A partir de là, plusieurs raisons incitent à
conserver la position politique qui a rendu la chose possible.  D’abord, la simple nécessité de la continuité
d’une bonne gestion de l’entreprise. Ensuite, la peur d’être soi-même dépossédé
par le Président suivant, lui aussi désireux d’aller « à la soupe ». Enfin,
le désir de jouir de l’impunité reconnue aux mandataires politiques.

 

A cela s’ajoute que la politique, en Afrique, est une
acrobatie qui se pratique sans parachute.

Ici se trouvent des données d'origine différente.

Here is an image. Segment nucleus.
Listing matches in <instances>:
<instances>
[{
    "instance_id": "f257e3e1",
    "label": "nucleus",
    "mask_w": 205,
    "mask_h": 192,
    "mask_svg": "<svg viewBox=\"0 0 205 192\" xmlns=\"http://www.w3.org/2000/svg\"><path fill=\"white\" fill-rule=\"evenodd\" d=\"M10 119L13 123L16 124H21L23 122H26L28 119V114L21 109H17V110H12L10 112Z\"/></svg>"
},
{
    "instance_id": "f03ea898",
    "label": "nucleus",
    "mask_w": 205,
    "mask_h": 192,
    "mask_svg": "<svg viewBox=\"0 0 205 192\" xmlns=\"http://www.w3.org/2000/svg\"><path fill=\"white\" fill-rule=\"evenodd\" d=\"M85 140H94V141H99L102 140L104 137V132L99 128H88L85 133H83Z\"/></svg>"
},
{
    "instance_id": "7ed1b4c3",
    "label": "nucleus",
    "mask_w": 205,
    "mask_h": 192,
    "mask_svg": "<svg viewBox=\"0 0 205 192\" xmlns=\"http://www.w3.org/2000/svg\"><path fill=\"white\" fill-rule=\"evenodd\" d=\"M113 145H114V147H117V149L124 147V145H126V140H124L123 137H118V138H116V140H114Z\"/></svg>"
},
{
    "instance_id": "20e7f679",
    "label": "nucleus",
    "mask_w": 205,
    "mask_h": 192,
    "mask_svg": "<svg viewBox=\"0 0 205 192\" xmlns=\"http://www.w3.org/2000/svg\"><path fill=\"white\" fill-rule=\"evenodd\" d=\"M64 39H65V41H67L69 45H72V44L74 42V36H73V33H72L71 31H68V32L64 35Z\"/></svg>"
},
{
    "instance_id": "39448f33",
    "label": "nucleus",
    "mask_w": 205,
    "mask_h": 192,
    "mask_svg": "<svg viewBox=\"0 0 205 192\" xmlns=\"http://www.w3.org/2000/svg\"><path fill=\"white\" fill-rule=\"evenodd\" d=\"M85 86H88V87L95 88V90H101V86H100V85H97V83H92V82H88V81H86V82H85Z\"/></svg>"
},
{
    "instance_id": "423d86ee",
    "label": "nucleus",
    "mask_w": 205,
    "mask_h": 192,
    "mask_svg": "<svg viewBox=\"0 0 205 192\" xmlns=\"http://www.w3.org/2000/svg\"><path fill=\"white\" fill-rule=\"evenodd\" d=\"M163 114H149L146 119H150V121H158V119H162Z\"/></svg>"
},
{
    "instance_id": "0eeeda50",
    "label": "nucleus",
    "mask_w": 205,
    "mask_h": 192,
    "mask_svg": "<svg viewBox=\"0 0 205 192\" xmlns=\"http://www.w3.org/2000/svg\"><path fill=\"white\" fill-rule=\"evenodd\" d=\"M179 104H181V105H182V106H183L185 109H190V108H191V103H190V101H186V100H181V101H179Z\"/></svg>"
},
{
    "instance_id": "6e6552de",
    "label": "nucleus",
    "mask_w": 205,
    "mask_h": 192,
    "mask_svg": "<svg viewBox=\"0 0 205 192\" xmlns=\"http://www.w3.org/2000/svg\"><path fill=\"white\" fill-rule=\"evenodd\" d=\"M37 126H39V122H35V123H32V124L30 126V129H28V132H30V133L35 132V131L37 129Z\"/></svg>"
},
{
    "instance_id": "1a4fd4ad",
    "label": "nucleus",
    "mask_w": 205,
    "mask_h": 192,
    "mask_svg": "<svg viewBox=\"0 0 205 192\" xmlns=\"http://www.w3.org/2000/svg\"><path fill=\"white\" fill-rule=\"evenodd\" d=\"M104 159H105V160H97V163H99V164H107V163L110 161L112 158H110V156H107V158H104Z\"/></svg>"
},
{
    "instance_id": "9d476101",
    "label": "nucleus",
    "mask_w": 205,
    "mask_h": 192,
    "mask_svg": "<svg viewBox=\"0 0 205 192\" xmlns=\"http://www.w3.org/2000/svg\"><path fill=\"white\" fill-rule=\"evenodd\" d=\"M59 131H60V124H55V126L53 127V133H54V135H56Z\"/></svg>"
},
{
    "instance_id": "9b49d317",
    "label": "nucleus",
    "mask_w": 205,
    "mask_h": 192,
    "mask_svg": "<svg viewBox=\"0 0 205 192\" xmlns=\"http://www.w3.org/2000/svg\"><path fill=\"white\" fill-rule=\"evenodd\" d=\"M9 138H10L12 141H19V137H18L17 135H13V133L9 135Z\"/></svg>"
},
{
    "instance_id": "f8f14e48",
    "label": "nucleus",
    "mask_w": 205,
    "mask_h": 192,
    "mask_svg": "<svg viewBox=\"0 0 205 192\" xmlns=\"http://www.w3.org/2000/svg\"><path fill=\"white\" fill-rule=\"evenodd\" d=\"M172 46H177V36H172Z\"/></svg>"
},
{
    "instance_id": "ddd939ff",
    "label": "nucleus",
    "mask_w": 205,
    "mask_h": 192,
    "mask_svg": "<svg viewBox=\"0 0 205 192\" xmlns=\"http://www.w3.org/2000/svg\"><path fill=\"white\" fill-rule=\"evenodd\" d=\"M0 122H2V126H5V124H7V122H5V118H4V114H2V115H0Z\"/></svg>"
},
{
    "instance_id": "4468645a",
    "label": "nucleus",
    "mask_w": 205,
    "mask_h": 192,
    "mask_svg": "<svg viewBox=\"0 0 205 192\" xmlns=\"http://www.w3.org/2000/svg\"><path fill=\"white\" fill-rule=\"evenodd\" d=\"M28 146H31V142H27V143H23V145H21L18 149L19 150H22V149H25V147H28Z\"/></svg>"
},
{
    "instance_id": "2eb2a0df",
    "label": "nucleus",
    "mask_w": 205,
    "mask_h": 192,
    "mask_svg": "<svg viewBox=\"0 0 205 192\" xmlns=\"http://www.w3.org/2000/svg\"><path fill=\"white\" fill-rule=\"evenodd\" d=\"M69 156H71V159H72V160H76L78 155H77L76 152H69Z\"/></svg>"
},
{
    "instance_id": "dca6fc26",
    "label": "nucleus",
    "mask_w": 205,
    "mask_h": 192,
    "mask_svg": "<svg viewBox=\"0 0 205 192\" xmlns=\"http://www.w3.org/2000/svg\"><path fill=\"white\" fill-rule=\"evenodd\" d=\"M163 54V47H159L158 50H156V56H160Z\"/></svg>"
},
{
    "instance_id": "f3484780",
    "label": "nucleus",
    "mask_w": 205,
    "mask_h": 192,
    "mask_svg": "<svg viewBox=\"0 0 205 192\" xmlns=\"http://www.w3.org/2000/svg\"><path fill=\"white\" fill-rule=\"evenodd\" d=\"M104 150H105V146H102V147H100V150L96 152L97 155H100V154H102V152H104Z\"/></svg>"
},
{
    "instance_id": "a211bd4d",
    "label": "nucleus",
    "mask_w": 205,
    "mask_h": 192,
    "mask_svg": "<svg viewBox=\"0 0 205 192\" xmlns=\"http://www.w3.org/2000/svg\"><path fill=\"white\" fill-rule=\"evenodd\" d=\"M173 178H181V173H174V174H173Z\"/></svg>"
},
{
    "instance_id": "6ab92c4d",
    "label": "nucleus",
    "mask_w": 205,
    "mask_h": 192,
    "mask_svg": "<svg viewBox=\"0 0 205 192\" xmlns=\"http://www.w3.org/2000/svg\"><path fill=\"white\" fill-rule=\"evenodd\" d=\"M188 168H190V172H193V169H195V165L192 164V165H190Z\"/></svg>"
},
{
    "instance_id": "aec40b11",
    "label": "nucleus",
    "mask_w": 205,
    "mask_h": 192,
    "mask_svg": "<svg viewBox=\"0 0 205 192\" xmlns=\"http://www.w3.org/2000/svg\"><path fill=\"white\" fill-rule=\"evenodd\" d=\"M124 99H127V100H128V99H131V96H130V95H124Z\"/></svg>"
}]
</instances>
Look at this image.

Lorsqu’un député, quelque part en Europe, n’est pas
réélu à la fin de son mandat, il peut compter sur différents « coussinets »
pour amortir le choc.

D’abord, les sociétés dont il a servi les intérêts peuvent
lui manifester leur reconnaissance (mandats d’administrateur aux prestations
symboliques mais aux jetons de présence confortables, contrats de « consultant »,
etc…). Rien de tel, bien sûr, en Afrique, puisqu’il n’y a as de distinction
entre la sphère des affaires et celle de la politique.

Ensuite, le député dégommé peut très bien conserver
néanmoins des activités aux niveaux municipal, provincial ou régional, où la
majorité n’est pas la même qu’au national. Mais ce niveaux, bigarrés en Europe,
sont en Afrique unicolore et monolithiques.

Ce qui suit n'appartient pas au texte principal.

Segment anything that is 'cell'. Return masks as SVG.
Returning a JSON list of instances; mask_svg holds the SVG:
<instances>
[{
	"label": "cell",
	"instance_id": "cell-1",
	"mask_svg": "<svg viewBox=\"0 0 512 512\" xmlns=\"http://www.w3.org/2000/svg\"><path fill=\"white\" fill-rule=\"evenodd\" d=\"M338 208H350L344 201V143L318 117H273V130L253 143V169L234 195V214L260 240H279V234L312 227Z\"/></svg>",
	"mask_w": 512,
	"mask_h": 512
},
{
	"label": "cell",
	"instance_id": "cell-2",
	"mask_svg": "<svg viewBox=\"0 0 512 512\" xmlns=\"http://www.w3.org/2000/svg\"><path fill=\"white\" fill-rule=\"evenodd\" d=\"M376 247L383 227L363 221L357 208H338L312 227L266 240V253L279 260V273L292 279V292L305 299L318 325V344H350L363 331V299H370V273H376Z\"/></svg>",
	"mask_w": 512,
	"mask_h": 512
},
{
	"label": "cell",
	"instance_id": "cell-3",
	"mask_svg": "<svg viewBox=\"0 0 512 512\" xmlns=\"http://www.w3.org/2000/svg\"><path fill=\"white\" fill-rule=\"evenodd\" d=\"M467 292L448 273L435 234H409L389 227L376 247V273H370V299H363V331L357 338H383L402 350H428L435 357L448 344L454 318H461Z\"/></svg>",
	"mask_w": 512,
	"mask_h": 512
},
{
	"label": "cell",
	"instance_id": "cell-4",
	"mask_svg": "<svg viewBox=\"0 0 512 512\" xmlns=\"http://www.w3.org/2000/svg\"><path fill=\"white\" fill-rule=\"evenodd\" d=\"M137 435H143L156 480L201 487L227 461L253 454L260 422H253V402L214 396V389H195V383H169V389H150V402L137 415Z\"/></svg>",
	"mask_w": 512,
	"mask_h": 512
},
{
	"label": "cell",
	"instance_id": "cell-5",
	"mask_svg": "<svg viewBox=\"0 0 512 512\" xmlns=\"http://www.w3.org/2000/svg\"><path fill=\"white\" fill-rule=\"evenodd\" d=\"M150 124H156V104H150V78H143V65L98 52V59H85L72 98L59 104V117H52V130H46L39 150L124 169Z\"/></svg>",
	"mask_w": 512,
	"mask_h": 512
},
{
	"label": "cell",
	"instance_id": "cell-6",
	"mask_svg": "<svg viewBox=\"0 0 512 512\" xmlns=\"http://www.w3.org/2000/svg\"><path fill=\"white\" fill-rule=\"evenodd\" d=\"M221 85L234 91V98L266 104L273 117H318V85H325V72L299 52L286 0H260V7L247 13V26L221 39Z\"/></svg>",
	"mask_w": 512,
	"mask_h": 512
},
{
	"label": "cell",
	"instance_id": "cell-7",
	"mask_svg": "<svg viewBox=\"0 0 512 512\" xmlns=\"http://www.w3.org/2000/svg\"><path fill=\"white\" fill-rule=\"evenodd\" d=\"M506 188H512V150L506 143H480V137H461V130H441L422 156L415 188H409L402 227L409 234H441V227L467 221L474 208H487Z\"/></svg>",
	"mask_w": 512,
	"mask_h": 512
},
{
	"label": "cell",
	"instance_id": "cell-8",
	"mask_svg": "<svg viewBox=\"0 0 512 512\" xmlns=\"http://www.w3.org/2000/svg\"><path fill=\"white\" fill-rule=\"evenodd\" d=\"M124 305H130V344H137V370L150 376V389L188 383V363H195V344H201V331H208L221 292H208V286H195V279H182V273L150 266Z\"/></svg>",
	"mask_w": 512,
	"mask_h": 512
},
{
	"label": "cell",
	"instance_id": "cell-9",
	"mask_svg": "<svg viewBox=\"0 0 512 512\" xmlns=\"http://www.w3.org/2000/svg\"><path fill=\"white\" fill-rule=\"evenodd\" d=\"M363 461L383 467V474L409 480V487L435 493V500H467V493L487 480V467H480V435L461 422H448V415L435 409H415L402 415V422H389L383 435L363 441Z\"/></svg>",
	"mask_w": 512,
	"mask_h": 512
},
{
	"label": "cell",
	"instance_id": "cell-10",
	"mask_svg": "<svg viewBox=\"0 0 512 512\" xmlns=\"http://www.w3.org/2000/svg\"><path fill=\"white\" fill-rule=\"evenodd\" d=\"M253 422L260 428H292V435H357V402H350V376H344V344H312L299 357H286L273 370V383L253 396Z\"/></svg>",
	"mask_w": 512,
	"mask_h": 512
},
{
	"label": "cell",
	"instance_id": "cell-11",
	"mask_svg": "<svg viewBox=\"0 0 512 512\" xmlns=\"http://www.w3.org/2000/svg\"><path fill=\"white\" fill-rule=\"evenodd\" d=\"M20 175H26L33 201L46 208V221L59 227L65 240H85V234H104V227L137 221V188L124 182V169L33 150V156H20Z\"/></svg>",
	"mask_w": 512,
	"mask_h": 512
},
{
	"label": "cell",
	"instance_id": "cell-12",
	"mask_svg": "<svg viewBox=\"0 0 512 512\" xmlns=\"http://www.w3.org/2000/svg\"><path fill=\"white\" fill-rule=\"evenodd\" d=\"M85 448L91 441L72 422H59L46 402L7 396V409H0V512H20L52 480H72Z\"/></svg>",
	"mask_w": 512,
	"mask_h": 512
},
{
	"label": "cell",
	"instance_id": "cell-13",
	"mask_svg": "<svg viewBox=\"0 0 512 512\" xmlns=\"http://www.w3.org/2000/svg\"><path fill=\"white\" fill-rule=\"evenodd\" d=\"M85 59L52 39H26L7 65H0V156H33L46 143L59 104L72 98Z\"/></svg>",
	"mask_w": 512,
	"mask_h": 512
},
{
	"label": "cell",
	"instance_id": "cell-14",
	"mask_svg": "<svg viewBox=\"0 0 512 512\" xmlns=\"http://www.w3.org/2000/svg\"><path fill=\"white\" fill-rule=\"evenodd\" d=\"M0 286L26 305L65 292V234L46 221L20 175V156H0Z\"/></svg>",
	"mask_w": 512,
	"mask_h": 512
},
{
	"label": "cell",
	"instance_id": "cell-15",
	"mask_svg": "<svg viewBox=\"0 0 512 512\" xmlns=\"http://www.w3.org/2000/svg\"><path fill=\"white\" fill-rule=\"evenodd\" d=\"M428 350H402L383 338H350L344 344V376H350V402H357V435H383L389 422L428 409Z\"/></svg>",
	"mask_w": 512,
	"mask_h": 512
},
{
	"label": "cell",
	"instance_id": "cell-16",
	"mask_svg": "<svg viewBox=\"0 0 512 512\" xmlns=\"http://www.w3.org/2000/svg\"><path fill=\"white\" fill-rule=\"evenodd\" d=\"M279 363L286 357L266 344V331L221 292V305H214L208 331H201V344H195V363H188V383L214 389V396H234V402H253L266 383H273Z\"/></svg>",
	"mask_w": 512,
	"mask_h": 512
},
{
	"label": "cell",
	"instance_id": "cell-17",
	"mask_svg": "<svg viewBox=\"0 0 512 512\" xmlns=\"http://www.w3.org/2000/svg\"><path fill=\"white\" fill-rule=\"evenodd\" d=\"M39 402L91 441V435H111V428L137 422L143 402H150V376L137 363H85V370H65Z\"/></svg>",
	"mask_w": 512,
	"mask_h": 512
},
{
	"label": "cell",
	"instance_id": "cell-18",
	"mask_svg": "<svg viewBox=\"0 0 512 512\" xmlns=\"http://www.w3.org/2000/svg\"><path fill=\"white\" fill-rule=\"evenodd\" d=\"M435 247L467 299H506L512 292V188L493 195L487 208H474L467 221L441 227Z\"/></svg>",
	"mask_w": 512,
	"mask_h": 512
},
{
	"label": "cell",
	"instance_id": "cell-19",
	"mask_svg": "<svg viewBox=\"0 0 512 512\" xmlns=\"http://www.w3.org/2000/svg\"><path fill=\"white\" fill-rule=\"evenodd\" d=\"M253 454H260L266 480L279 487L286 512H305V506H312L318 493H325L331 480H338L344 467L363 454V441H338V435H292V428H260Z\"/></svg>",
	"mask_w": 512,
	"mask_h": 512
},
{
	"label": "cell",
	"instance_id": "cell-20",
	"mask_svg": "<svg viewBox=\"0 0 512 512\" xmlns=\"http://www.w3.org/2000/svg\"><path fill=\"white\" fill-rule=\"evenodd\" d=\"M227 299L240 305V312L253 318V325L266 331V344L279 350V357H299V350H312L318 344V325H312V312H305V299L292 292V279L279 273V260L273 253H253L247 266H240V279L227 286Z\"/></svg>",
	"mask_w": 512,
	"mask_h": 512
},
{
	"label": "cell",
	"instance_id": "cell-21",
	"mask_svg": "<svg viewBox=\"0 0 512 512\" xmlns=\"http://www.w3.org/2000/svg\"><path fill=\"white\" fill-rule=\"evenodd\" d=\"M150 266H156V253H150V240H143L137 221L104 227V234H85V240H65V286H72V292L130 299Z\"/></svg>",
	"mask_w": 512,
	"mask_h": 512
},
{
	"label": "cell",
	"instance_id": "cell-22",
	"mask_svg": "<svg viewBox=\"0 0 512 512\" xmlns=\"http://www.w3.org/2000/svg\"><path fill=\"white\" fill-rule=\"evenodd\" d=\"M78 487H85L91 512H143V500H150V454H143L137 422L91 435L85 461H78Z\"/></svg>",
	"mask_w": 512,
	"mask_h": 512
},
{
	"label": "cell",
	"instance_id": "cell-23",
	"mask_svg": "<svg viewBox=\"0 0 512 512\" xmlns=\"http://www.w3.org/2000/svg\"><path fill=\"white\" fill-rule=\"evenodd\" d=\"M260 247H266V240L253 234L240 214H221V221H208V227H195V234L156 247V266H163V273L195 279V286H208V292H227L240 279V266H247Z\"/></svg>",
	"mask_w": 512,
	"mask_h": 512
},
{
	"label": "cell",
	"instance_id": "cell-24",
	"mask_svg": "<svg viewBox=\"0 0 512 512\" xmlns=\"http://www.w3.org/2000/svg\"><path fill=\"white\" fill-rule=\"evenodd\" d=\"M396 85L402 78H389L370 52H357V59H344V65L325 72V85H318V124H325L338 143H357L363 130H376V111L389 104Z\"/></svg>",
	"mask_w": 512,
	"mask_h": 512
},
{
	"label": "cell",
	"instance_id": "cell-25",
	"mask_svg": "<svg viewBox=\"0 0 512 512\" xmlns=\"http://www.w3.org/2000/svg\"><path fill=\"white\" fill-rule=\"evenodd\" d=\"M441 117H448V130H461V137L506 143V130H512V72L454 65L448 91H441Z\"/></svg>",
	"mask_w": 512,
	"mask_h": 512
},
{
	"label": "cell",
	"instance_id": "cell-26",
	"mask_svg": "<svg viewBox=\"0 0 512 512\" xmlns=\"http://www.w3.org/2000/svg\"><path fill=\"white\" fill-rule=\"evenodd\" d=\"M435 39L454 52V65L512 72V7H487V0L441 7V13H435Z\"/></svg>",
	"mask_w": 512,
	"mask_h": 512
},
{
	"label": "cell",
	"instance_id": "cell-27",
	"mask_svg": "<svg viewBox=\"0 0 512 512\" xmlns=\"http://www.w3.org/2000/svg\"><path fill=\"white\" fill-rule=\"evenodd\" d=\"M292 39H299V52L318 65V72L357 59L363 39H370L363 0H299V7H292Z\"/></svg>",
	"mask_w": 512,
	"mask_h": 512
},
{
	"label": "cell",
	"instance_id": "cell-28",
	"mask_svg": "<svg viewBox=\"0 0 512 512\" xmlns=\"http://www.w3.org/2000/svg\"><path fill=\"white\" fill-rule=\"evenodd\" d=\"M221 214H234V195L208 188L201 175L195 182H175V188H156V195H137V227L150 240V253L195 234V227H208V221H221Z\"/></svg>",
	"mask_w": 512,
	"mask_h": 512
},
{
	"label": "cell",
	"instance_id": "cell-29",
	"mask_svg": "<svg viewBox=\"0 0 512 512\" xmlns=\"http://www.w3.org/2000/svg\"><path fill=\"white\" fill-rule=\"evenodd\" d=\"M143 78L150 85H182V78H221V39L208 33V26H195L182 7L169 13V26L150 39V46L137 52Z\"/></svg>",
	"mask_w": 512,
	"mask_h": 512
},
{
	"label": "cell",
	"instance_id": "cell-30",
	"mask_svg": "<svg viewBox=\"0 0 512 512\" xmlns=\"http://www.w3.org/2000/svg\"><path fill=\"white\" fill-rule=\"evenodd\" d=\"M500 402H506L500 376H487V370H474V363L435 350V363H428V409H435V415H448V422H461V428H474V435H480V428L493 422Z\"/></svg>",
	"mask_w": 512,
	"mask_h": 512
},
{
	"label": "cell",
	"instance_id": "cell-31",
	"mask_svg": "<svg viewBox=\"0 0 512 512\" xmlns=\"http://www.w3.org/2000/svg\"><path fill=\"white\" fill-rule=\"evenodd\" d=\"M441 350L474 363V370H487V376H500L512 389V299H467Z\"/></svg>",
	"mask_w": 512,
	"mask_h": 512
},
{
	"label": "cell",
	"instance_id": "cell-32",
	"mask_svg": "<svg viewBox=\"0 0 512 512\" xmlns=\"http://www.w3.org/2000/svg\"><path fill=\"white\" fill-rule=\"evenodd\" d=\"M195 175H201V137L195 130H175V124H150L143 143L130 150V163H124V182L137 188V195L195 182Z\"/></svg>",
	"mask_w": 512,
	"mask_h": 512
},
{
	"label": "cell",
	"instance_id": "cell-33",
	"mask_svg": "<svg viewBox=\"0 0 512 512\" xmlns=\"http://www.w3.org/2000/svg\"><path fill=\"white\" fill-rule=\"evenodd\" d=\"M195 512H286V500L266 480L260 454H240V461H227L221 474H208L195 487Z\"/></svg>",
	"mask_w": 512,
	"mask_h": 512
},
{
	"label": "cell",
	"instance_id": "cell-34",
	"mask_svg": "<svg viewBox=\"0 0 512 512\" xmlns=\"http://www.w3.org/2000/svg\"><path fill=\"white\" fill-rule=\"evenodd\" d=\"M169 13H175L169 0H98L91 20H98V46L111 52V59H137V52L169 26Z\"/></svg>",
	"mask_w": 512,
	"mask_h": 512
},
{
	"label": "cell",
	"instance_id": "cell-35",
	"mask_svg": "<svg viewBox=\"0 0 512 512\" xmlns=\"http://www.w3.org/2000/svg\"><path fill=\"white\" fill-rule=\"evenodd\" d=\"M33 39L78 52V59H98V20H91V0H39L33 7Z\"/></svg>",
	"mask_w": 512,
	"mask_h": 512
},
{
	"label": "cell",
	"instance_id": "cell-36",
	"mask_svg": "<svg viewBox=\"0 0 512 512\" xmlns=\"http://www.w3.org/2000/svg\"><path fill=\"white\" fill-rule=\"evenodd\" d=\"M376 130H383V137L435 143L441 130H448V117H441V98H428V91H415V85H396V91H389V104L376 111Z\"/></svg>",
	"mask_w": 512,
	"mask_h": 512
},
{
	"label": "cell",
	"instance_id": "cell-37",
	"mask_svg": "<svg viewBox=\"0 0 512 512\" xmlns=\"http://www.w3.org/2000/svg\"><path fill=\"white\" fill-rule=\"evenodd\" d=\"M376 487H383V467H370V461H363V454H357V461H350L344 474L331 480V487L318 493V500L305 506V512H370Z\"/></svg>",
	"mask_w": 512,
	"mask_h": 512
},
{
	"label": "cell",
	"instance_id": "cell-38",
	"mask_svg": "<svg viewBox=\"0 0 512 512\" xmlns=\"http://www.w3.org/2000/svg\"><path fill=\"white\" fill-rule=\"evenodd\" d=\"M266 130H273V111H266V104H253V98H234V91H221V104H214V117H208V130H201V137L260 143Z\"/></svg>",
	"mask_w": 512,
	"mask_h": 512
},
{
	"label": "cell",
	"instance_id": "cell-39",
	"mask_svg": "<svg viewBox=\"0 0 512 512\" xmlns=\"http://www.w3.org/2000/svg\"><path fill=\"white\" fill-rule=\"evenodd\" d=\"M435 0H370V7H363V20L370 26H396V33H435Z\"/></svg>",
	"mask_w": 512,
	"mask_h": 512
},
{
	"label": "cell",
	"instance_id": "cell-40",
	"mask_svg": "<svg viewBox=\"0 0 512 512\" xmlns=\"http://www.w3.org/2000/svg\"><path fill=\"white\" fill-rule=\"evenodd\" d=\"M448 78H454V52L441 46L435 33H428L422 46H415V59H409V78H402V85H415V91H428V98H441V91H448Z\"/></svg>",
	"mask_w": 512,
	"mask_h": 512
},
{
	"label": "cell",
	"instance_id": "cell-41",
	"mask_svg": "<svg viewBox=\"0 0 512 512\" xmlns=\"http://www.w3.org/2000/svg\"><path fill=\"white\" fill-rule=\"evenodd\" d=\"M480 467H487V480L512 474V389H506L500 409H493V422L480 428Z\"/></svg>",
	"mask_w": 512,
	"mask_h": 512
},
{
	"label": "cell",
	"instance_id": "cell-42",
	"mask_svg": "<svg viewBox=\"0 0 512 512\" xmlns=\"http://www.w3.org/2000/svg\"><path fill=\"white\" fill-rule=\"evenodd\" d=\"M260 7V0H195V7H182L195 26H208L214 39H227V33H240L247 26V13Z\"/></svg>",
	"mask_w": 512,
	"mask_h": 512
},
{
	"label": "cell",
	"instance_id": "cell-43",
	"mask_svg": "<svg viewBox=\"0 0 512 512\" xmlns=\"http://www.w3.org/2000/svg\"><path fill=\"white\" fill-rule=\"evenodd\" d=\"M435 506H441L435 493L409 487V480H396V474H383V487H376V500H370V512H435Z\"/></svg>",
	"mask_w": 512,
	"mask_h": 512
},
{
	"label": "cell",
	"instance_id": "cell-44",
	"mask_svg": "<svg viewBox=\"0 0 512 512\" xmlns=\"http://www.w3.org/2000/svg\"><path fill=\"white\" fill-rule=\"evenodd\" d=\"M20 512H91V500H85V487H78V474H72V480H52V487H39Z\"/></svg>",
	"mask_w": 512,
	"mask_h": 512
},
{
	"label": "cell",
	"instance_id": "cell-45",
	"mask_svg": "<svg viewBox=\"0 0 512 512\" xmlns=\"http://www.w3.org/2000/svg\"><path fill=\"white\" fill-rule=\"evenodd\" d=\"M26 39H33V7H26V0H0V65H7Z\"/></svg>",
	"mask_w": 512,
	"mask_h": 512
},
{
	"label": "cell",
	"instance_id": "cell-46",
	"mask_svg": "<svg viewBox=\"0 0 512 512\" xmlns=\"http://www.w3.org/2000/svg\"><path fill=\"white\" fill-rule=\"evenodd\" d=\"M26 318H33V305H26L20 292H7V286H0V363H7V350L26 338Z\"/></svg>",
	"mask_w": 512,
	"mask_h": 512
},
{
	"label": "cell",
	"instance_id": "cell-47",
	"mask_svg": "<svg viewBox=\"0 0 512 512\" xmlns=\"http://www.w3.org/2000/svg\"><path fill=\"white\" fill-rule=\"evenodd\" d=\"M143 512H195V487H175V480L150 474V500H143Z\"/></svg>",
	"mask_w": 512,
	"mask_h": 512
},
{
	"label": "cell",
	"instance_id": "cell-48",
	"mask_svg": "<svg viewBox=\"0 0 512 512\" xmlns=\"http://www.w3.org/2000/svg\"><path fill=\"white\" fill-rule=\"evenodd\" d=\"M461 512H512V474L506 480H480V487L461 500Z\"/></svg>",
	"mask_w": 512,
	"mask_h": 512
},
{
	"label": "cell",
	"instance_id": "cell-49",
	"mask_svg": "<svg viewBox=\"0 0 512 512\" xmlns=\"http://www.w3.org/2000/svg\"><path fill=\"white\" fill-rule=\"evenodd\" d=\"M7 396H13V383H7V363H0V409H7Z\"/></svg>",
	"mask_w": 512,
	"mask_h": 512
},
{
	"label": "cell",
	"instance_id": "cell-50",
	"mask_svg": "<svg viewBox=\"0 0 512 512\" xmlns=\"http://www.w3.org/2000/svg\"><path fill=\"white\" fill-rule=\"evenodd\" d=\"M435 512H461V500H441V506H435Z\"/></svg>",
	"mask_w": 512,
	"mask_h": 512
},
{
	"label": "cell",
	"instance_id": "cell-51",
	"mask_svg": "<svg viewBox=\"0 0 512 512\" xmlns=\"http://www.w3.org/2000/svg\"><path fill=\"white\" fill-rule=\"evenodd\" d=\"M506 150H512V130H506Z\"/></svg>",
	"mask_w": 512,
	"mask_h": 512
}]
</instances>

Enfin, l’Européen « dégommé » peut avoir
une fonction rémunérée dans le parti dont il est membre, et dans toute une
série d’organisations qui gravitent dans son orbite. On ne peut rien attendre
de tel des partis africains, dont la plupart ne sont que des machines électorales,
sans grand-chose de permanent entre les campagnes.

 

C’est donc la politique qui ouvre la porte du pouvoir
économique, mais celui-ci exige à son tour que le politique soit permanent,
tout à la fois pour des raisons de stabilité du management et de sécurité
personnelle. Très platement : le Président aspire à la présidence à vie
parce qu’un boutiquier veut passer sa vie dans sa boutique.

 

Deux voies sont possibles pour sortir de là.

 

On peut attendre le jour où la « démocratie en
kit » fera sortir des urnes une génération de politiciens désintéressés,
et où ils auront en face d’eux des responsables économiques eux aussi si épris
de pureté qu’ils ne tenteront pas de les acheter.

 

On peut aussi chercher à construire une démocratie
réelle, avec un réel pouvoir populaire s’étendant même à l’économie et y
imposant une autre logique que celle du profit.

 

Bien sûr, une de ces solutions est purement utopique.

 

 

 

 

 

 



[1] Les manuels d'histoire ont tendance à désigner le
processus qui a conduit les colonies africaines à l'indépendance par le terme
« décolonisation ». Lorsque l'on tente
de pénétrer plus profondément le sens de ce mot
on se retrouve confronté à l'ambiguïté des termes du
débat, et de la relation entre décolonisation et indépendance.

L'historiographie
de langue anglaise utilise
souvent
l'expression transfer of power, qui
a le mérite d'insister sur le caractère
processuel de la décolonisation (Cf. P. Gifford et W. R.
Louis (dir.), The transfer of power in
Africa: Decolonization 1940-1960
, New Haven, Yale University Press,
1982)
. Face à ce processus,
l'indépendance tient dès lors lieu d'un état de fait. Cette acceptation ne rend
toutefois pas compte de
toutes les espérances et utopies qui chargent ce terme, dès lors
profondément axiologique. Au-delà de sa déclaration et de sa reconnaissance,
l'indépendance
politico-économique reste un devenir, au même titre que le nationalisme
se main
tient comme un
critère déterminant dans la mise en ordre du champ politique des
sociétés postcoloniales. Les critères pour juger le
processus de la décolonisation,
comme ceux qui délimitent l'horizon de l'indépendance, sont en réalité
très
plastiques.
L'antagonisme des sentiments et l'irréductibilité des chronologies
hypothèquent
la possibilité d'un accord sur le sens de l'échec. Les projets décolonisateurs et indépendantistes divergent sensiblement
dans
leurs ambitions, mais ils
partagent plusieurs idées fondamentales.

 

[2] Le mot figure dans les dictionnaires du XVII°
siècle, mais uniquement pour parler du mouvement des planètes.